_GIVEN PASSAGE:_
★ ★ ★ ★
• Timeline: 4 years

  • Category: UX & UI design

  • Type: Web App

  • Tools: Figma, Jira

Background & Overview

Extracting oil and natural gas requires the coordination of people, equipment, and industrial assets to bring petroleum resources out of the ground. Managing these operations involves complex scheduling, where delays or inefficiencies can cost millions of dollars in lost production and equipment downtime. Actenum builds enterprise software that helps major producers manage and optimize these high stakes schedules through two primary products: Decision Support Optimization Upstream (DSO Upstream) and Collaboration Exchange (CX).

DSO Upstream is built for master schedulers and is a highly complex system that houses and optimizes a company’s schedule. It requires extensive training and experience to use effectively. CX, by contrast, is designed to make scheduling information accessible to a broader group of users who need visibility into the schedule without the depth of configuration required in Upstream.

I joined Actenum in 2022 as the company’s first UX designer, with a primary focus on CX. Prior to my arrival, design decisions were largely driven by development needs, with limited use of mockups, structured user flows, or formal UX process. While the software was powerful, the experience had evolved without a cohesive user centred approach. My role was to establish a structured design practice and lead the evolution of CX into a more intuitive and user centred product.
★ ★ ★ ★
Text data extracted from the pages:

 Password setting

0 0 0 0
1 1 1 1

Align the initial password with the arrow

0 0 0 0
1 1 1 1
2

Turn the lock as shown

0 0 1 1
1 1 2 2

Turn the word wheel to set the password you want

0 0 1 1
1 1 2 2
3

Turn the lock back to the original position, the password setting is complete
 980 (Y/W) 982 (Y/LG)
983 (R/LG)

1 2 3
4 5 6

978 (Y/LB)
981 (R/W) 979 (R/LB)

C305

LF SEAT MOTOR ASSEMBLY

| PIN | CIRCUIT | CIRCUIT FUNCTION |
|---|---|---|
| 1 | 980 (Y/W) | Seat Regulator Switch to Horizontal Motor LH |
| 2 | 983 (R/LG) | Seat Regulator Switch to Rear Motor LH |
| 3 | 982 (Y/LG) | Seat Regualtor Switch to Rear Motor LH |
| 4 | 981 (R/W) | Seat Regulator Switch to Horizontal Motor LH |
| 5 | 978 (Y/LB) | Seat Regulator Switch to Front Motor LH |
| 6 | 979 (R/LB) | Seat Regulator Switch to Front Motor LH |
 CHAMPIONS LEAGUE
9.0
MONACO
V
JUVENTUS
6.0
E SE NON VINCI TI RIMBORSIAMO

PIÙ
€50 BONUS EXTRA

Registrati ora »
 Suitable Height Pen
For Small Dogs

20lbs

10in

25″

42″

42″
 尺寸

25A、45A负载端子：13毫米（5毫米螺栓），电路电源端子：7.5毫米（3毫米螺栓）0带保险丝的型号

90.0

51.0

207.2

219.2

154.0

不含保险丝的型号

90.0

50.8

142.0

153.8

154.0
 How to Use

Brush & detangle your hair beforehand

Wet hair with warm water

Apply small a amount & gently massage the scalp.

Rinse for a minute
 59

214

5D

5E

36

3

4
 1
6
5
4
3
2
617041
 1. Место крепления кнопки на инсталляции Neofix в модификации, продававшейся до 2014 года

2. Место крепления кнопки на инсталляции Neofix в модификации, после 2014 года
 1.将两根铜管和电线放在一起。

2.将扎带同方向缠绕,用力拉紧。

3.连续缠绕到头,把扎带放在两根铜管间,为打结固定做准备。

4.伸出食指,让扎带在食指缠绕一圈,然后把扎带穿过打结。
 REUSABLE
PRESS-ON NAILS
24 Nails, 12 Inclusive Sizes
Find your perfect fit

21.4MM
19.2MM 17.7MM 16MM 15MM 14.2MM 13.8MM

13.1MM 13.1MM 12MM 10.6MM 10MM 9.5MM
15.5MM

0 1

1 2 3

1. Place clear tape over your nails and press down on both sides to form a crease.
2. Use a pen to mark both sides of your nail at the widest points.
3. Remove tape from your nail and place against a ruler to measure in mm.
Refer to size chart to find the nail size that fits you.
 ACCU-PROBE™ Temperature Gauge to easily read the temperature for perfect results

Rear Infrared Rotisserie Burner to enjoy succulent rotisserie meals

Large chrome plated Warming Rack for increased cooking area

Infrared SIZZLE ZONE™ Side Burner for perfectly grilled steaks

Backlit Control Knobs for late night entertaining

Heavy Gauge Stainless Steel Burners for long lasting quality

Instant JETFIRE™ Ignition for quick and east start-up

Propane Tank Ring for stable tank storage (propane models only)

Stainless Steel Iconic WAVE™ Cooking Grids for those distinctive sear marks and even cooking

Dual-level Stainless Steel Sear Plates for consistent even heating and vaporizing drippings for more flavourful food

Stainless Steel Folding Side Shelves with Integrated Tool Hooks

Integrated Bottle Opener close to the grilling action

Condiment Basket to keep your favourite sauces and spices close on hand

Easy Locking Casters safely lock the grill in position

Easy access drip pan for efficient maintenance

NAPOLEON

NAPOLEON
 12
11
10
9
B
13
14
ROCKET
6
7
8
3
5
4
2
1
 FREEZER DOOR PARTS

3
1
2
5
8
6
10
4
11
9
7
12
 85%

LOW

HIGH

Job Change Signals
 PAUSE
★ ★ ★ ★
_PROBLEM TO SOLVE:_ Reproduce the Actenum case study in full, word for word. Rely only on the Actenum case study.

_TASK ANSWER:_
• Timeline: 4 years

  • Category: UX & UI design

  • Type: Web App

  • Tools: Figma, Jira

Background & Overview

Extracting oil and natural gas requires the coordination of people, equipment, and industrial assets to bring petroleum resources out of the ground. Managing these operations involves complex scheduling, where delays or inefficiencies can cost millions of dollars in lost production and equipment downtime. Actenum builds enterprise software that helps major producers manage and optimize these high stakes schedules through two primary products: Decision Support Optimization Upstream (DSO Upstream) and Collaboration Exchange (CX).

DSO Upstream is built for master schedulers and is a highly complex system that houses and optimizes a company’s schedule. It requires extensive training and experience to use effectively. CX, by contrast, is designed to make scheduling information accessible to a broader group of users who need visibility into the schedule without the depth of configuration required in Upstream.

I joined Actenum in 2022 as the company’s first UX designer, with a primary focus on CX. Prior to my arrival, design decisions were largely driven by development needs, with limited use of mockups, structured user flows, or formal UX process. While the software was powerful, the experience had evolved without a cohesive user centred approach. My role was to establish a structured design practice and lead the evolution of CX into a more intuitive and user centred product.